Perceptual rivalry-the experience of alternation between two mutually exclusive interpretations of an ambiguous image-provides powerful opportunities to study conscious awareness. It is known that individual subjects experience perceptual alternations for various types of bistable stimuli at distinct rates, and this a stable, heritable trait. Also stable and heritable is the peak frequency of induced gamma-band (30-100 Hz) oscillation of a population-level response in occipital cortex to simple visual patterns, which has been established as a neural correlate of conscious processing. Interestingly, models for rivalry alternation rate and for the frequency of population-level oscillation have both cited inhibitory connections in cortex as crucial determinants of individual differences, and yet the relationship between these two variables has not yet been investigated.

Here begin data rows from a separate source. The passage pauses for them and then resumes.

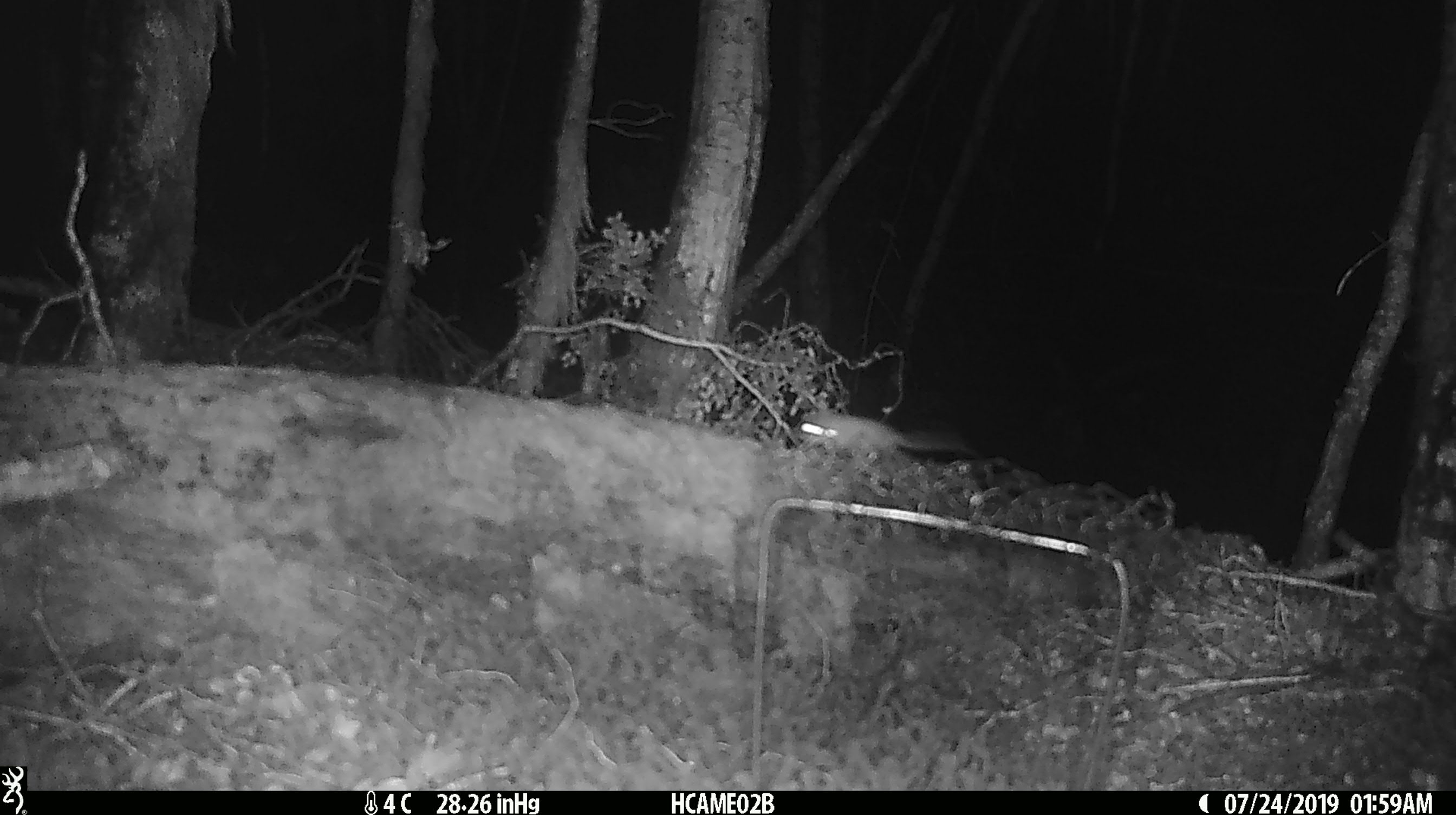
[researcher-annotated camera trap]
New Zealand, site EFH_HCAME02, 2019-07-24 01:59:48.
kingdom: Animalia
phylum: Chordata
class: Mammalia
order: Rodentia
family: Muridae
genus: Mus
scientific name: Mus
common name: mouse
Mouse (Mus).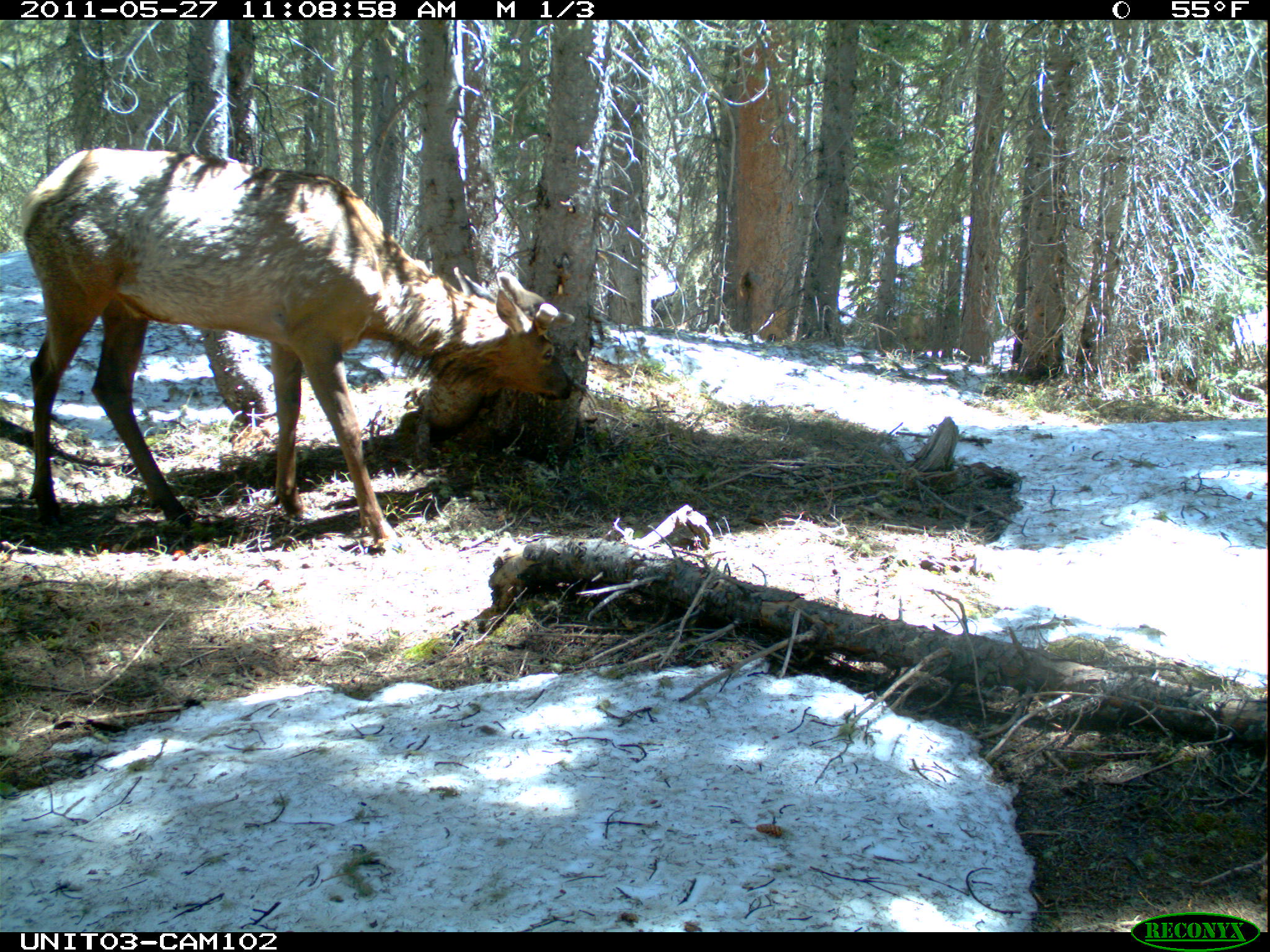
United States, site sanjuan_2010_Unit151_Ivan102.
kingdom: Animalia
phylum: Chordata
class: Mammalia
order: Artiodactyla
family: Cervidae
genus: Cervus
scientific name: Cervus elaphus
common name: red deer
Cervus elaphus (red deer).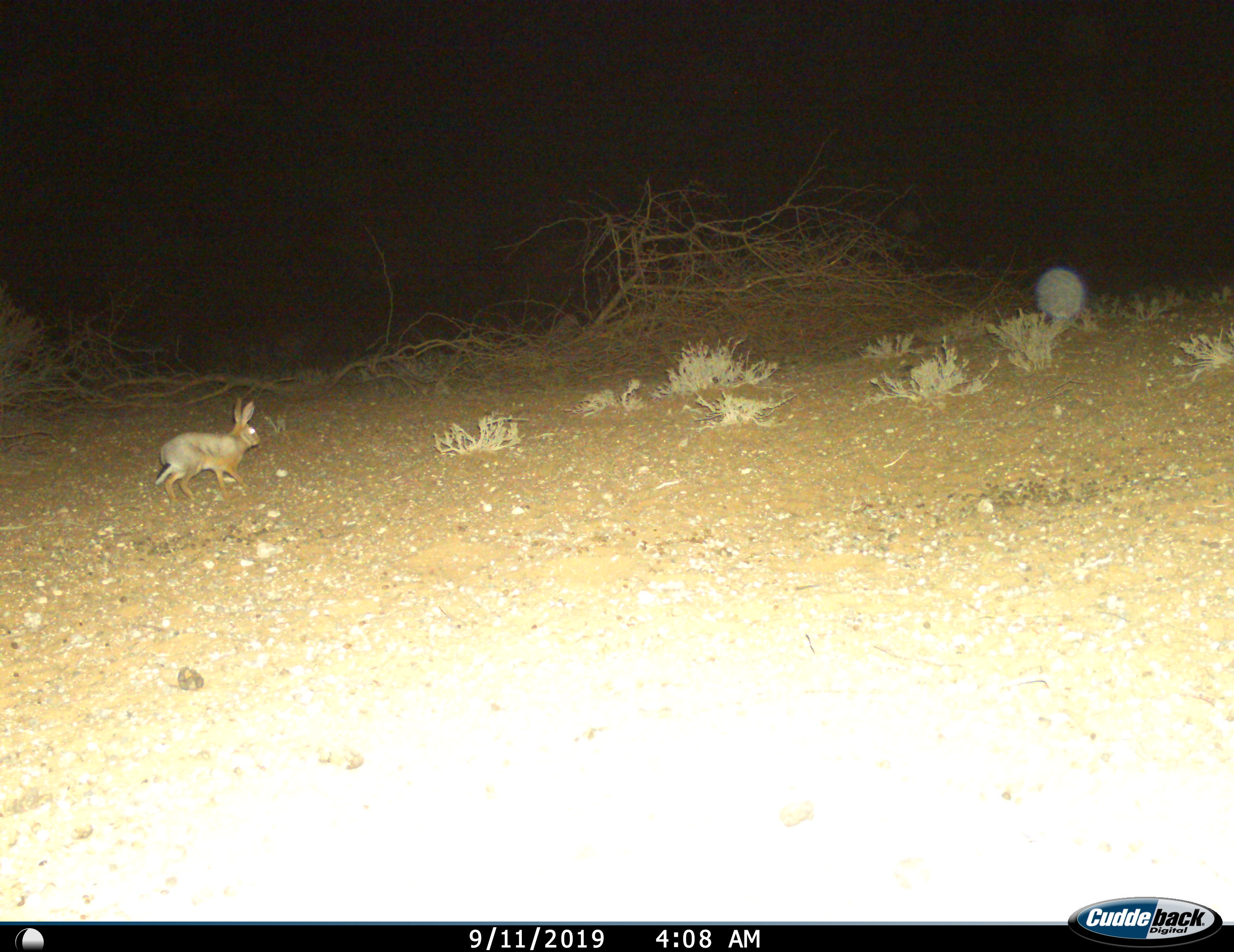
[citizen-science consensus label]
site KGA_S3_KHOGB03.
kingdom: Animalia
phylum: Chordata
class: Mammalia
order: Lagomorpha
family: Leporidae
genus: Lepus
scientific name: Lepus capensis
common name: cape hare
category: harecape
Harecape (cape hare) (Lepus capensis), count 1. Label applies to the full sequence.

Here, we used magnetoencephalography to compare differences in alternation rate for binocular and monocular types of perceptual rivalry to differences in evoked and induced gamma-band frequency of neuromagnetic brain responses to simple nonrivalrous grating stimuli. For both types of bistable images, alternation rate was inversely correlated with the peak frequency of late evoked gamma activity in primary visual cortex (200-400 ms latency). Our results advance models of inhibition that account for subtle variation in normal visual cortex, and shed light on how small differences in anatomy and physiology relate to individual cognition and performance.